--- Begin ---

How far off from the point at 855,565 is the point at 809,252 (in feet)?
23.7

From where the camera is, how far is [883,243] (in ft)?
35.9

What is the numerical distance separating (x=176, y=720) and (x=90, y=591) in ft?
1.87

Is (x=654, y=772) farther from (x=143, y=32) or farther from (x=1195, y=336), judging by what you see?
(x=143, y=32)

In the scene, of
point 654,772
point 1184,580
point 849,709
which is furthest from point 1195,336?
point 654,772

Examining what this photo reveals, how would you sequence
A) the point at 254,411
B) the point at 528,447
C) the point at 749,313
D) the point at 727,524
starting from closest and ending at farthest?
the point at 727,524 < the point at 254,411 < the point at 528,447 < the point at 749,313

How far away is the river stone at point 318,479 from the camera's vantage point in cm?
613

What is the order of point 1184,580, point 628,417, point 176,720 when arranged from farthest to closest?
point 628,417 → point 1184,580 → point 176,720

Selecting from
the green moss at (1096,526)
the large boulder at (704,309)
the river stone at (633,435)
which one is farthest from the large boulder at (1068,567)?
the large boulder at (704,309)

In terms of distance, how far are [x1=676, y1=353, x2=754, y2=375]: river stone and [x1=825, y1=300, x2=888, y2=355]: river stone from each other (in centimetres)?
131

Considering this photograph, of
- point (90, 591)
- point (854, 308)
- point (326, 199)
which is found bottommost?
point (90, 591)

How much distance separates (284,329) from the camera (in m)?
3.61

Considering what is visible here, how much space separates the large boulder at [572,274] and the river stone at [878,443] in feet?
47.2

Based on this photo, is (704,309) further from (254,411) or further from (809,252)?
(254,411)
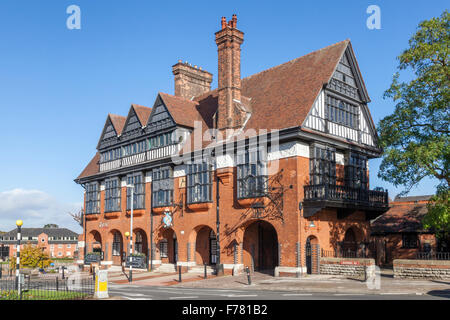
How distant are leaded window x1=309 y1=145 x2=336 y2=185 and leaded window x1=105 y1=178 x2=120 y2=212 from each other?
19907 mm

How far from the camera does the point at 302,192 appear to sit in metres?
28.6

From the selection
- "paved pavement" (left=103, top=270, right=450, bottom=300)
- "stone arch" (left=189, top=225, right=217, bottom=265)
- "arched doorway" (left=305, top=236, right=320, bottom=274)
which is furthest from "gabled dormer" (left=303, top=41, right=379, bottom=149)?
"stone arch" (left=189, top=225, right=217, bottom=265)

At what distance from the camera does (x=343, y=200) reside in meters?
29.2

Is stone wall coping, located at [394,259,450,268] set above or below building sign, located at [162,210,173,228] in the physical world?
below

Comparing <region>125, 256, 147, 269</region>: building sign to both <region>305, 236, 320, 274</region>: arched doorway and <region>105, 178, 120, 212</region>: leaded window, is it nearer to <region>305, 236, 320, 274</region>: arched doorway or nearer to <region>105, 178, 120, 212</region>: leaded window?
<region>105, 178, 120, 212</region>: leaded window

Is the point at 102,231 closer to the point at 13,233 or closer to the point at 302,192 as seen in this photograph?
the point at 302,192

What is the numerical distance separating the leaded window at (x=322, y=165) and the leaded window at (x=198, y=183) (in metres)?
7.66

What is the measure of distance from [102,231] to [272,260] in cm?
1833

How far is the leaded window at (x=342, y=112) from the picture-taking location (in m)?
31.1

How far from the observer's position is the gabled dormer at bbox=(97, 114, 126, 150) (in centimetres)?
4339

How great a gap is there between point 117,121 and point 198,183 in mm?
→ 13606

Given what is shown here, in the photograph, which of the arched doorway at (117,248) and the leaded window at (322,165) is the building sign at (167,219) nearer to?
the arched doorway at (117,248)
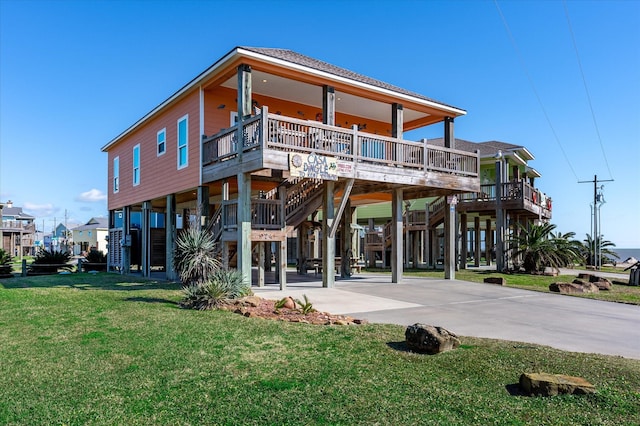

--- End ---

● The task
Write out all of the records again with "river stone" substituted by "creek stone" wherever it occurs, keeping everything else the same and leaving out the pictures.

● Reply
How far off from the point at 855,565 is the point at 809,252 (in feet)?
23.7

From where the camera is, how far is [883,243] (in ft)?
35.9

What is the numerical distance separating (x=176, y=720) and (x=90, y=591) in ft?
1.87

Is (x=654, y=772) farther from (x=143, y=32) or farther from (x=1195, y=336), judging by what you see?
(x=143, y=32)

In the scene, of
point 654,772
point 1184,580
point 849,709
which is furthest from point 1195,336?
point 654,772

Examining what this photo reveals, how would you sequence
A) the point at 254,411
B) the point at 528,447
C) the point at 749,313
D) the point at 727,524
starting from closest and ending at farthest?
the point at 727,524 < the point at 254,411 < the point at 528,447 < the point at 749,313

How far away is the creek stone at point 318,479 from the camera's vantage point in cm?
613

What is the order of point 1184,580, point 628,417, point 176,720 when arranged from farthest to closest?
point 628,417 → point 1184,580 → point 176,720

Selecting from
the green moss at (1096,526)
the large boulder at (704,309)
the creek stone at (633,435)
which one is farthest from the large boulder at (1068,567)?
the large boulder at (704,309)

In terms of distance, how far are [x1=676, y1=353, x2=754, y2=375]: creek stone and [x1=825, y1=300, x2=888, y2=355]: creek stone from each other (in centimetres)?
131

Considering this photograph, of
- point (90, 591)
- point (854, 308)
- point (326, 199)
which is found bottommost?
point (90, 591)

How much distance separates (284,329) from the camera (in m)?
3.61

Considering what is visible here, how much space separates the large boulder at [572,274] and the creek stone at [878,443] in feet?
47.2

Based on this photo, is (704,309) further from (254,411) or further from (809,252)?
(254,411)
How distant are leaded window x1=309 y1=145 x2=336 y2=185 and leaded window x1=105 y1=178 x2=120 y2=212 from each other?
19907 mm

How far from the camera does the point at 302,192 appear to sit in metres?
28.6

From the selection
- "paved pavement" (left=103, top=270, right=450, bottom=300)
- "stone arch" (left=189, top=225, right=217, bottom=265)
- "arched doorway" (left=305, top=236, right=320, bottom=274)
which is furthest from "gabled dormer" (left=303, top=41, right=379, bottom=149)?
"stone arch" (left=189, top=225, right=217, bottom=265)

At what distance from the camera does (x=343, y=200) reside in meters?
29.2

Is stone wall coping, located at [394,259,450,268] set above or below building sign, located at [162,210,173,228] in the physical world?
below

Comparing <region>125, 256, 147, 269</region>: building sign to both <region>305, 236, 320, 274</region>: arched doorway and <region>105, 178, 120, 212</region>: leaded window, is it nearer to <region>305, 236, 320, 274</region>: arched doorway or nearer to <region>105, 178, 120, 212</region>: leaded window?
<region>105, 178, 120, 212</region>: leaded window

Is the point at 102,231 closer to the point at 13,233 or closer to the point at 302,192 as seen in this photograph?
the point at 302,192

What is the numerical distance separating the leaded window at (x=322, y=165) and the leaded window at (x=198, y=183) (in metres)?
7.66

What is the measure of distance from [102,231] to [272,260] in cm?
1833

How far is the leaded window at (x=342, y=112) from the picture-taking location (in m)?
31.1

How far from the observer's position is the gabled dormer at bbox=(97, 114, 126, 150) (in centimetres)?
4339

How great a gap is there between point 117,121 and point 198,183 in mm?
→ 13606

Given what is shown here, in the photograph, which of the arched doorway at (117,248) and the leaded window at (322,165) is the building sign at (167,219) nearer to?
the arched doorway at (117,248)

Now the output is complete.